Restoring the ocean will make the planet more resilient to climate impacts
The important role of the ocean in mitigating climate impacts is also starting to get the attention it deserves in international forums; last year COP27 recognised the role of marine and coastal ecosystems in climate mitigation, adaptation and resilience. In 2023, we must see ocean protection, effective management and restoration acknowledged as part of integrated solutions to climate change, and not simply an add-ons.
If we’re to harness the true power of the ocean as our ally against climate change, support resilient coastal communities and accelerate progress toward the SDGs, we must consider the cumulative impacts of all marine activities. Overfishing, for example, doesn’t just deplete the target species, but has a cascade effect on the entire ecosystem undermining its effective functioning. And the idea that we would start a new extractive industry to mine the deep sea under the guise of transitioning from fossil fuels is a nonstarter. We must not, once again, try to solve a problem while ignoring predicted consequences that could make the original problem even bigger. “Future-proofing” policies are the sensible choice, and the window of opportunity is still open.

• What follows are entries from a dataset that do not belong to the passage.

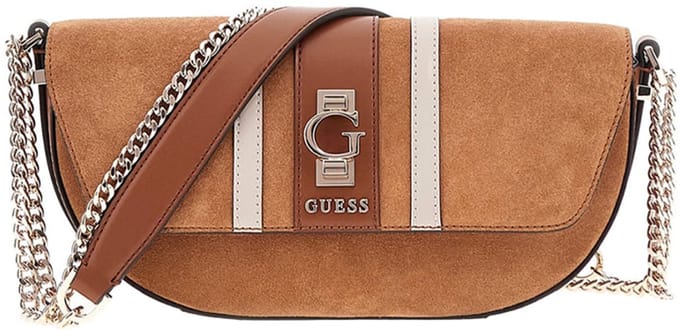 Guess Erenia Crossbodytas Kleine Dames - Leer - Cognac
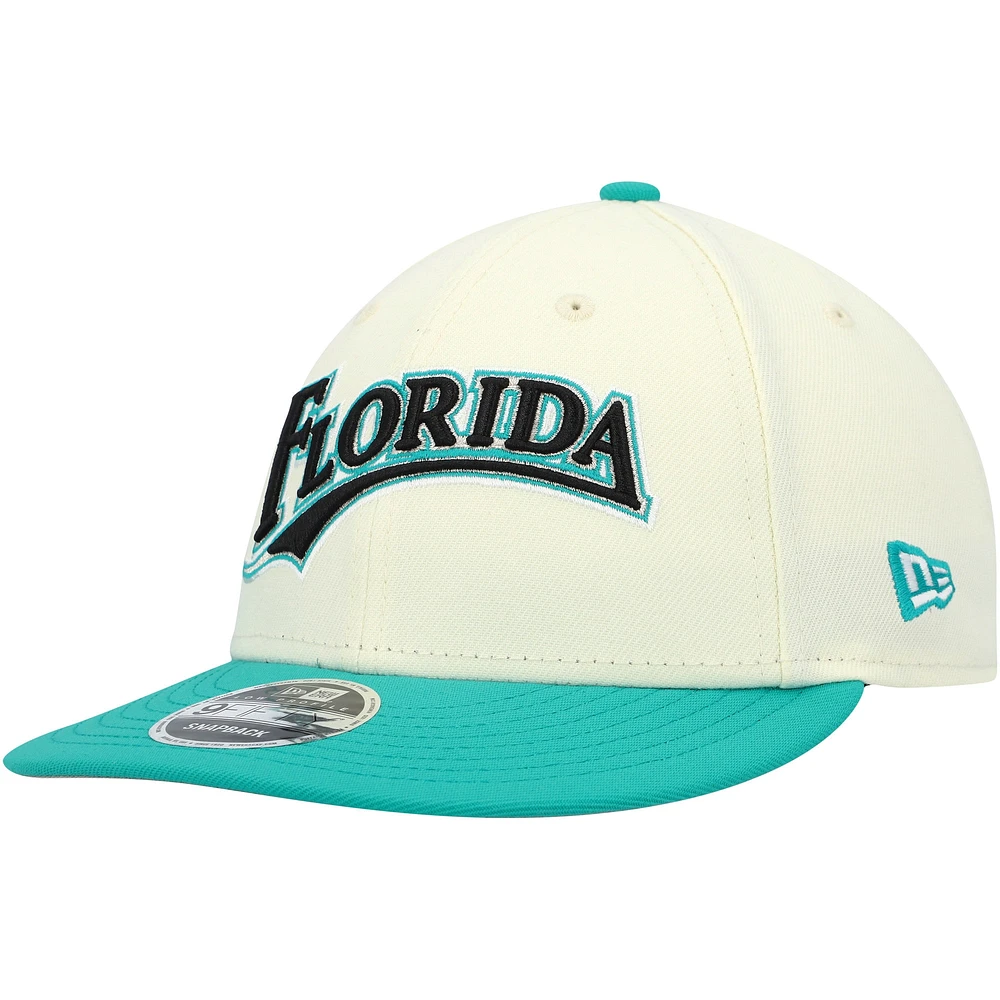 Men's New Era x Felt Cream Florida Marlins Low Profile 9FIFTY Snapback Hat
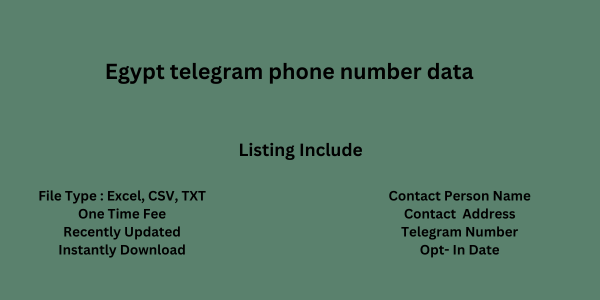 Egypt telegram phone number data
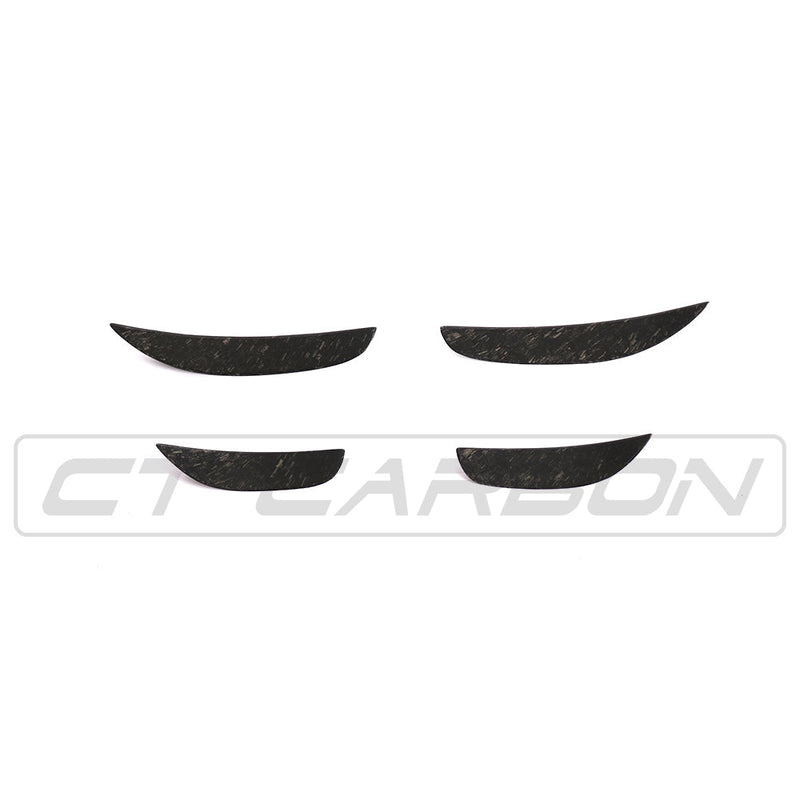 Load image into Gallery viewer, MERCEDES W205 C63 &amp; C63S FRONT BUMPER FORGED CARBON FIBRE CANARDS / FINS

Marco Lambertini is WWF International Special envoy and outgoing Director General (2014-2022), having first worked with WWF as a youth volunteer in his native Italy. He sits on the China Council for International Cooperation on Environment and Development (CCICED) chaired by the Ministry of Environment, was appointed by UN Secretary-General Guterres as member of the UN Global Compact Board, sits on the Steering Committee of the Global Commons Alliance, was an international ambassador of the Food and Land Use Coalition (FOLU), a founding member of the Nature Action Agenda and Friends of Ocean Action of the World Economic Forum (WEF), co-Focal Point for UN DESA’s Community of Ocean Action on Marine and Coastal Ecosystems, an International Gender Champion, and a Strategic Advisory Board Member of the CEMS Global Alliance of leading business schools.